That sense of possibilities also fueled the history and mathematics concentrator’s academic plans to pursue a doctorate in engineering science at Oxford. He’s also very much looking forward to having a chance to focus on just one field as a graduate student.
“I’m looking forward to having the chance to develop expertise, do cutting-edge research, and then figure out what I want to do,” said Cheng.
He also wants to develop his leadership skills to emulate his coaches and mentors at Harvard who helped him succeed on the rowing team and navigate the Rhodes application process.
“I won this scholarship, but it took a team to get me here,” he said.
Elizabeth Guo is always looking for ways to bridge her interests in law, policy, and science. At Harvard, she studies nanoscale quantum materials as a researcher in the Hoffman Lab and uses statistics and other quantitative measures to design ways to make the U.S. justice system fairer and more efficient as a researcher at the Access to Justice Lab at Harvard Law School.
These experiences, as well as an internship with Quantum Undergraduate Research at IBM and Princeton, helped shape her interdisciplinary approach to current issues in technology policy and law.
She plans to continue this intersectional work at Oxford in both mathematical and theoretical physics and social science of the internet as a master’s student. In 2024, Guo will matriculate at Harvard Law School.
“I think it’s really important for people with science backgrounds in general to have a seat at the table in policy discussions, and I’m excited to blend together my passions and figure out how to make a difference in these spaces,” she said.
Guo was an active member of the physics department during her time at Harvard, both academically and as the chair of Undergraduate Women in Physics. She was excited to see that two other women concentrating in physics also were Rhodes recipients this year.

Recorded information

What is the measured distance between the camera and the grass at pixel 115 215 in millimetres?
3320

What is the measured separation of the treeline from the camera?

Problems to work on
(1) Can you rewrite the paragraph beginning "Elizabeth Guo is always looking" in the passage on the Rhodes recipients as a short bulleted list that keeps its main facts?
(2) Which interests does Guo seek to bridge, according to the passage on the Rhodes recipients?
(3) In the passage on the Rhodes recipients, why does Cheng want to develop his leadership skills?

Answers provided
(1)
- Guo looks for ways to connect law, policy, and science.
- In the Hoffman Lab at Harvard, she researches nanoscale quantum materials.
- At the Access to Justice Lab at Harvard Law School, she uses statistics and other quantitative measures to design ways to make the U.S. justice system fairer and more efficient.

(2)
- Law
- Policy
- Science

(3) He wants to emulate his coaches and mentors at Harvard. They helped him succeed on the rowing team and navigate the Rhodes application process.